The “very, very lean” team behind Serial 1 is made up of a handful of full-timers and “an army of contractors,” Frank says. The engineering and product development teams are based in space that Serial 1 leases from its parent on the Harley-Davidson headquarters campus in Milwaukee. The e-commerce and digital development teams have found a new home in Salt Lake City, which Frank says “is becoming a little bit of a tech hub right now.” And the spin-off is continuing to hire in the fourth quarter in Salt Lake City.
Looking Back & Thinking Ahead
While history plays a huge role in the new line of e-bikes, there’s also a lot of evidence that now is the right moment to bring e-bikes to market — especially as the pandemic has consumers worried about taking crowded public transportation and about improving their health.

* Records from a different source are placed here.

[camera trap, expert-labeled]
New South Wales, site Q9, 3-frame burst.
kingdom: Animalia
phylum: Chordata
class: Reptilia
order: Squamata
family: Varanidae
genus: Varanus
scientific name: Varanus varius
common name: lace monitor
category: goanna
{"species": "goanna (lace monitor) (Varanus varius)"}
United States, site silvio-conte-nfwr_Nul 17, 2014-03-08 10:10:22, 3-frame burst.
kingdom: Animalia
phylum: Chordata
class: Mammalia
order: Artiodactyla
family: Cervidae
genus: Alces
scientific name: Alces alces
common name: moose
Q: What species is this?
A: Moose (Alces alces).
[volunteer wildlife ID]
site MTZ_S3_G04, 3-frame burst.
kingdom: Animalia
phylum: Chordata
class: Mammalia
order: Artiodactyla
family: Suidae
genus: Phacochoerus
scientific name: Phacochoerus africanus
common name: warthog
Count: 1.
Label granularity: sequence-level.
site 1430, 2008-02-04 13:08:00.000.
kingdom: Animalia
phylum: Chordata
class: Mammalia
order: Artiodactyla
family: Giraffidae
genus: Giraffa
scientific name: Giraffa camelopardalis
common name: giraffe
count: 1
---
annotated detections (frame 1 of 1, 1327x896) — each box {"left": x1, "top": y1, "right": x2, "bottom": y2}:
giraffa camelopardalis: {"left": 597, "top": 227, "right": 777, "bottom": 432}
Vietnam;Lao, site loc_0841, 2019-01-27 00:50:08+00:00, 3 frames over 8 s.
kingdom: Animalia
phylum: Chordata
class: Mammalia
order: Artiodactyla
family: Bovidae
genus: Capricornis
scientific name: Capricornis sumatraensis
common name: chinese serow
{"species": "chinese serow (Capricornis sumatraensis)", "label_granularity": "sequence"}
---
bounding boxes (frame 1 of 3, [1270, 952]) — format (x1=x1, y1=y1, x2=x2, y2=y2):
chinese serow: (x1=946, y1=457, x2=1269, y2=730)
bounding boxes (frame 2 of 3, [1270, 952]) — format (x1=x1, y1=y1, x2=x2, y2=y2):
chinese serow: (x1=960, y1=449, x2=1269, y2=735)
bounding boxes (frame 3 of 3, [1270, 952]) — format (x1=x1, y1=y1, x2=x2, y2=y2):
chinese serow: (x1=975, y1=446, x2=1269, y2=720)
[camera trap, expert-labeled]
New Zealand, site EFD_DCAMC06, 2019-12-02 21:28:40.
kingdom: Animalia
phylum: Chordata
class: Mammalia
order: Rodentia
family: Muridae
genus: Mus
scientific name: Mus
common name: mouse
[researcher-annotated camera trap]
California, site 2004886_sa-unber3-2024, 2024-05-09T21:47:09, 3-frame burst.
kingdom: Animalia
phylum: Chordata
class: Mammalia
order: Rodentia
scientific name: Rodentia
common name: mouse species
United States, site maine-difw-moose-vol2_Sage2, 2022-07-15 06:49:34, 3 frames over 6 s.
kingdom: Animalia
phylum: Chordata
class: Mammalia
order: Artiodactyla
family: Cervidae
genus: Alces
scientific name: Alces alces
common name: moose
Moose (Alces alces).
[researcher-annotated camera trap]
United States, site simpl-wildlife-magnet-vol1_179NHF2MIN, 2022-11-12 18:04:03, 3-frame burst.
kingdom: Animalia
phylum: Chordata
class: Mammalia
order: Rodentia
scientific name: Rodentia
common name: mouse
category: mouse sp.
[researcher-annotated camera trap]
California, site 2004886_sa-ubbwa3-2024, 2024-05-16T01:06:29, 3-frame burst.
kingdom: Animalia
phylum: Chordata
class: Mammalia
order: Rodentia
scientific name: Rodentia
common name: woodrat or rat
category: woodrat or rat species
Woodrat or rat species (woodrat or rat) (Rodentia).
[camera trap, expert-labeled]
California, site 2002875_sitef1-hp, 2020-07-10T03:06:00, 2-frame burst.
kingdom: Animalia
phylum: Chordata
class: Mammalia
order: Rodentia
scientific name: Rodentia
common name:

Around the US, Frank observes, “we have major parks that are closed to vehicular traffic right now to give people places to recreate and ride bicycles safely,” and in Milwaukee, “we have other bicycle avenues being created around the city and bike lanes being expanded.” That’s a trend that has long been evident in European countries like Denmark or the Netherlands, where cycling is built into the infrastructure. (For example, in Denmark, 90 percent of residents own a bicycle and about 44 percent of households do not own a car, according to the Cycling Embassy of Denmark.)
E-bike sales have also been surging, in the US and abroad. In March and April alone, the US experienced an 87 percent year-over-year increase in e-bike sales. In Germany, e-bike sales are lapping regular bike sales, according to The Verge. And over the summer months, sales of e-bikes and electric scooters more than tripled in the UK.
“When you look at cities in Europe or in Asia that are super futuristic-looking and forward-thinking, bicycling is the big thing there. So it’s interesting, seeing the US catching up with that… I think that New York City is trying to transform itself into Amsterdam as fast as possible to cut down on congestion and allow people easy, safe, and fun ways to get across the city.”
The hope is that with enough independence and flexibility, the Serial 1 venture can tap into that growth in the US and abroad. And Frank believes that his team has managed to balance speed, Harley’s heritage, and a rugged, rider-friendly product.
“There’s a lot of time and effort into making a unique, bespoke, authentically Harley-Davidson vehicle here,” he says. “And the fact that we did that in two years is kind of amazing.”